## Aim
Between the row holding "In the context" and the row holding "How far are", inclusive, swap "nearer" for "closer" and give those rows again with nothing else changed. Leave the pictures out of your answer.

[BEGIN]

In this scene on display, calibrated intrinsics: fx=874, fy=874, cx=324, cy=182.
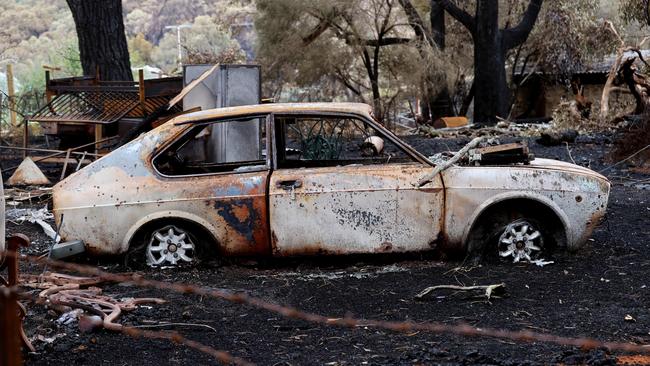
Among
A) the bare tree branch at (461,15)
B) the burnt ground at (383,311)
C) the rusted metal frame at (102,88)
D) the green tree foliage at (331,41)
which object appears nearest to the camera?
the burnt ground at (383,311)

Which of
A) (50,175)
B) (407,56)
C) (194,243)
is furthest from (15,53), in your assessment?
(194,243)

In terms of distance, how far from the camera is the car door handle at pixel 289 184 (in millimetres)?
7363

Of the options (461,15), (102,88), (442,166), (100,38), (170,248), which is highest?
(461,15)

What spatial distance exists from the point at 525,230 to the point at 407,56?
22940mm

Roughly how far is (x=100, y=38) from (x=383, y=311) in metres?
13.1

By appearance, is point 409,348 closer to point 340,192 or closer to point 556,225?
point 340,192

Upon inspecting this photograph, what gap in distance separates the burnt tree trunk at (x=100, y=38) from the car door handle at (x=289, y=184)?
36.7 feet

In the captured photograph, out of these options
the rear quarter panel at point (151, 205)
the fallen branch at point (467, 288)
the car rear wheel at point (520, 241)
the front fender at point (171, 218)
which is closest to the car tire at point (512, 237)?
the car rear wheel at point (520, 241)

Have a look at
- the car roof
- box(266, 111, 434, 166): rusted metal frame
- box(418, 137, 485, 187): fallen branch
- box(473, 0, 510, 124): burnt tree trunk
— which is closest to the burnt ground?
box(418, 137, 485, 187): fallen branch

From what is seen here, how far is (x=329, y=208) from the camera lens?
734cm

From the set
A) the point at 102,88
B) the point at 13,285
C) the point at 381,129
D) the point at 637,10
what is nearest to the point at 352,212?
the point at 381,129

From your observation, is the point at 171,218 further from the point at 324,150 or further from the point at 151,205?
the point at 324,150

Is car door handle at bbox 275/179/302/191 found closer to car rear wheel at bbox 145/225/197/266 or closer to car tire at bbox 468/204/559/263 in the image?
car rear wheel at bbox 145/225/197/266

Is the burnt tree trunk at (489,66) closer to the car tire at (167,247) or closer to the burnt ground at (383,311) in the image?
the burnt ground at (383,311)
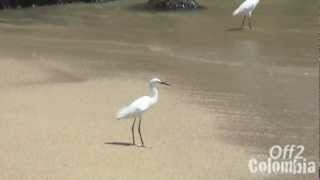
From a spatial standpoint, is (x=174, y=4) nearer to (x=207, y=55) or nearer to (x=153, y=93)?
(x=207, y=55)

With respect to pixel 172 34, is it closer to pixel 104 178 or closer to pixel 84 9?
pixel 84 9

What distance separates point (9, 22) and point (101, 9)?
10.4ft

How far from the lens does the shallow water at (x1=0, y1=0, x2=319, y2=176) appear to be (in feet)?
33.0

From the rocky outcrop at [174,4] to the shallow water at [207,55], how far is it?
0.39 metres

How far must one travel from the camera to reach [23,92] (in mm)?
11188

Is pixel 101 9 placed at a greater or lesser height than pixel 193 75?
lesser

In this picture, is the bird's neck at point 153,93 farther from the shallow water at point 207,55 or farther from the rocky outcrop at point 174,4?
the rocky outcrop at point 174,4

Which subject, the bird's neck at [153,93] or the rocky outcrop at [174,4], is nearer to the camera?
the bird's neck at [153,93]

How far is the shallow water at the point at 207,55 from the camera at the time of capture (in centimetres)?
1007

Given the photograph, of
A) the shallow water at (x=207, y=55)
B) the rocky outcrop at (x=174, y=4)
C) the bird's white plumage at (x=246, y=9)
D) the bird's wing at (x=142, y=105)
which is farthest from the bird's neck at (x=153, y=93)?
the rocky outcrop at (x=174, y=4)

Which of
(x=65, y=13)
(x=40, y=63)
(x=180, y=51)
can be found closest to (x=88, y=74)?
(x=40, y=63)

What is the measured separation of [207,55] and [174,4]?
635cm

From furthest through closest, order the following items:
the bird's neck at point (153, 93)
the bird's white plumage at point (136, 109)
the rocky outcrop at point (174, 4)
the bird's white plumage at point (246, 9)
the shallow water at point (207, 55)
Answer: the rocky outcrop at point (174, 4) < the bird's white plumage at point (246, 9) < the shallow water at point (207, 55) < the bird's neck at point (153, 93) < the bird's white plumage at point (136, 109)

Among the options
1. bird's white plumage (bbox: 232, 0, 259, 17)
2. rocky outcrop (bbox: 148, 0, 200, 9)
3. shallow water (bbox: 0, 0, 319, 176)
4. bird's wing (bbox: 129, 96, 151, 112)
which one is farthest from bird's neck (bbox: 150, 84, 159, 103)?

[END]
[BEGIN]

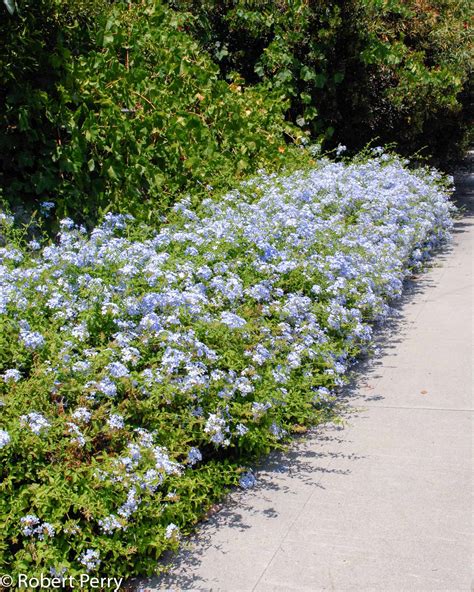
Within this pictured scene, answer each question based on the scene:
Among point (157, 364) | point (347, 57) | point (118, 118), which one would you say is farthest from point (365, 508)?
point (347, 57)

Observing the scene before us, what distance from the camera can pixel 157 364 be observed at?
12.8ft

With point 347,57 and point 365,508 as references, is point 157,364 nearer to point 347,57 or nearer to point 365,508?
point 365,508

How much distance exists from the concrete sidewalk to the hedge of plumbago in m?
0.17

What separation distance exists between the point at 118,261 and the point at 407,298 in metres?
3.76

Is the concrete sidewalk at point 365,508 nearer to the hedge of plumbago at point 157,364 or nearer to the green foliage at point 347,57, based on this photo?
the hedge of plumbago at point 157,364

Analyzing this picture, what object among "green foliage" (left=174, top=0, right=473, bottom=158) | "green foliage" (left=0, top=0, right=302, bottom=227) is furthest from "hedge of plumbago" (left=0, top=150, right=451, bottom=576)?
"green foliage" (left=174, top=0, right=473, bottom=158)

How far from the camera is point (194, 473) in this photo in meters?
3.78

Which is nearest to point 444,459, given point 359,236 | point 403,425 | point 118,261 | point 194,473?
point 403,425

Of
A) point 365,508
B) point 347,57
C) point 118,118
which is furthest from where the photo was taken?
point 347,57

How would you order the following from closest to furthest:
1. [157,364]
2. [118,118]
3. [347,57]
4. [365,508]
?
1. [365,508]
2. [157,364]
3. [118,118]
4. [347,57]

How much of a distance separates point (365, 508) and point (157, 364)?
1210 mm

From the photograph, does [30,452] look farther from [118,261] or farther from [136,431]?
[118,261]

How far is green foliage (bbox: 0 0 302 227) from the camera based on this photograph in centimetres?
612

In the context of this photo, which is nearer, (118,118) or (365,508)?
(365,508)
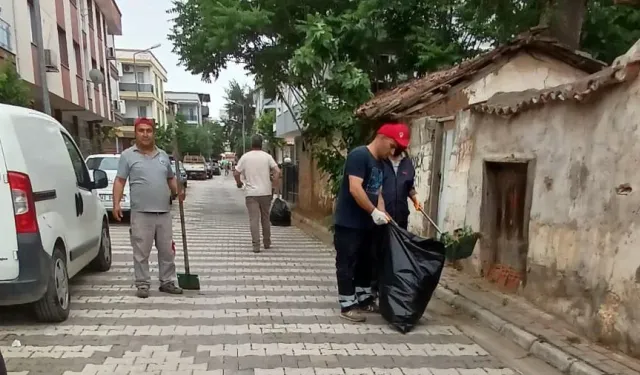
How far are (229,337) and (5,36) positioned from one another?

[END]

## Result
In the context of this photo, which is closer, (118,118) or (365,508)?
(365,508)
How far are (229,337) and (5,36) positioned from one another?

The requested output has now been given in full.